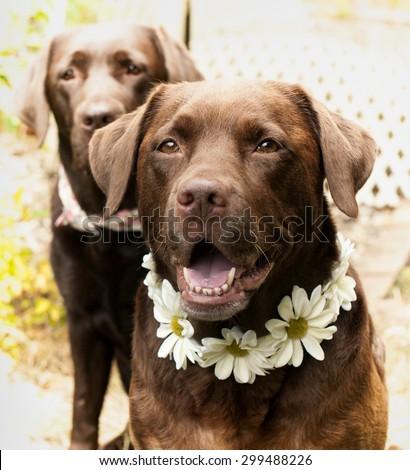 chocolate Labradors and daisy collars - stock photo
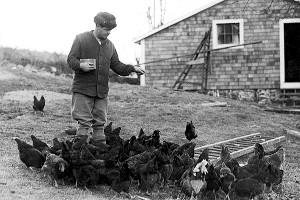 Babe Ruth Farm
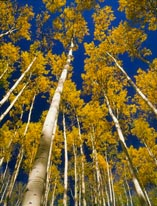 Gold Aspen  Blue Sky mural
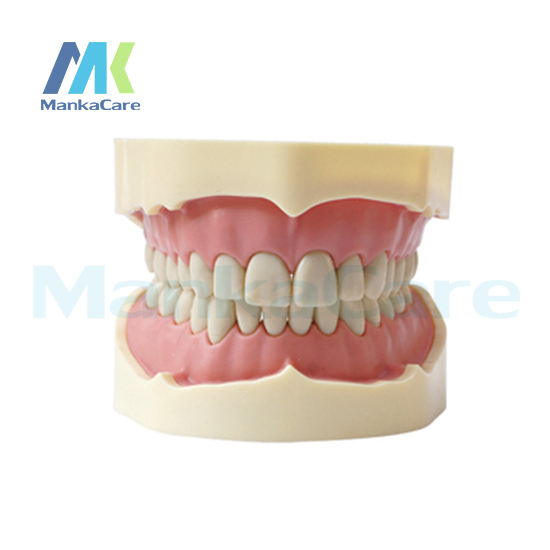 Manka Care - BF Type Study Model/28 pcs Tooth/Soft Gum/Screw fixed/Without Articulator Oral Model Teeth Tooth Model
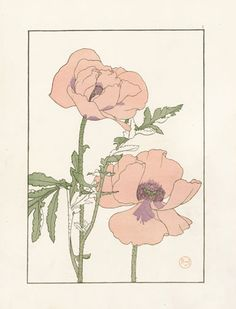 Jeannie Foord «Decorative Plant and Flower Studies: For the Use of Artists, Designers, Students and Others Illustration Botanique, Art Et Illustration, Floral Illustrations, Botanical Illustration, Fleurs Art Nouveau, Art Nouveau Flowers, Art Floral, Botanical Drawings, Botanical Prints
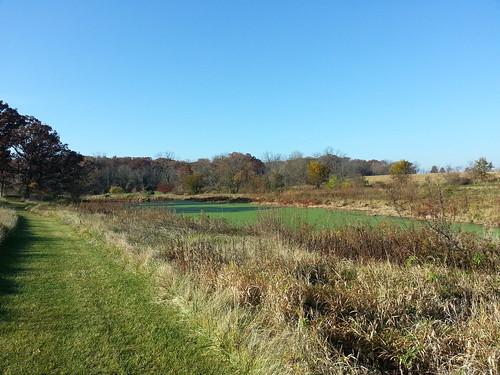 Prairie Oaks Forest Preserve
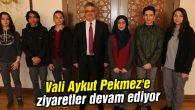 Vali Aykut Pekmez'e ziyaretler devam ediyor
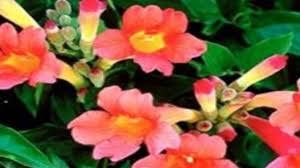 climbing plants perfect for trellis and arbors youtube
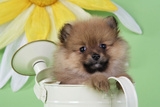 Pomeranian Puppy Sitting in Watering Can (10 Weeks Old)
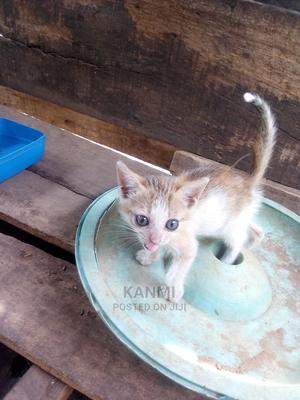 0-1 Month Female Purebred Cat | Cats & Kittens for sale in Lagos State, Ikorodu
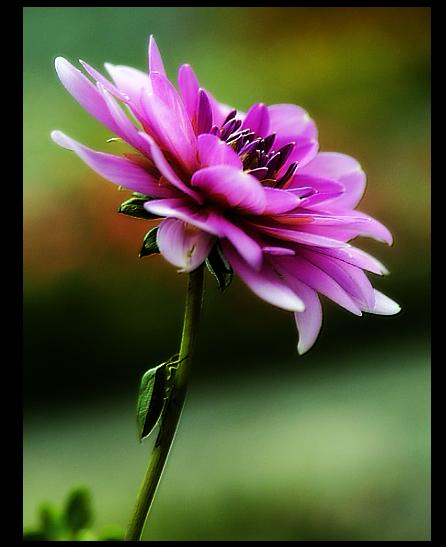 Blog de petale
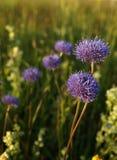 Λουλούδια λιβαδιών στοκ εικόνες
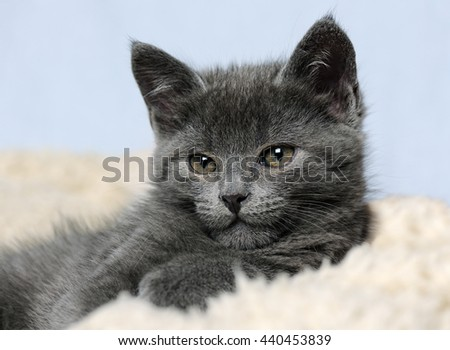 cute grey kitty - stock photo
--------------------------------------------------
**Aim of the task:**
Restate the lines of the records exactly, starting at the first and stopping after the line with "Manka Care - BF". Leave out any picture.

**Expected output:**
 chocolate Labradors and daisy collars - stock photo
 Babe Ruth Farm
 Gold Aspen  Blue Sky mural
 Manka Care - BF Type Study Model/28 pcs Tooth/Soft Gum/Screw fixed/Without Articulator Oral Model Teeth Tooth Model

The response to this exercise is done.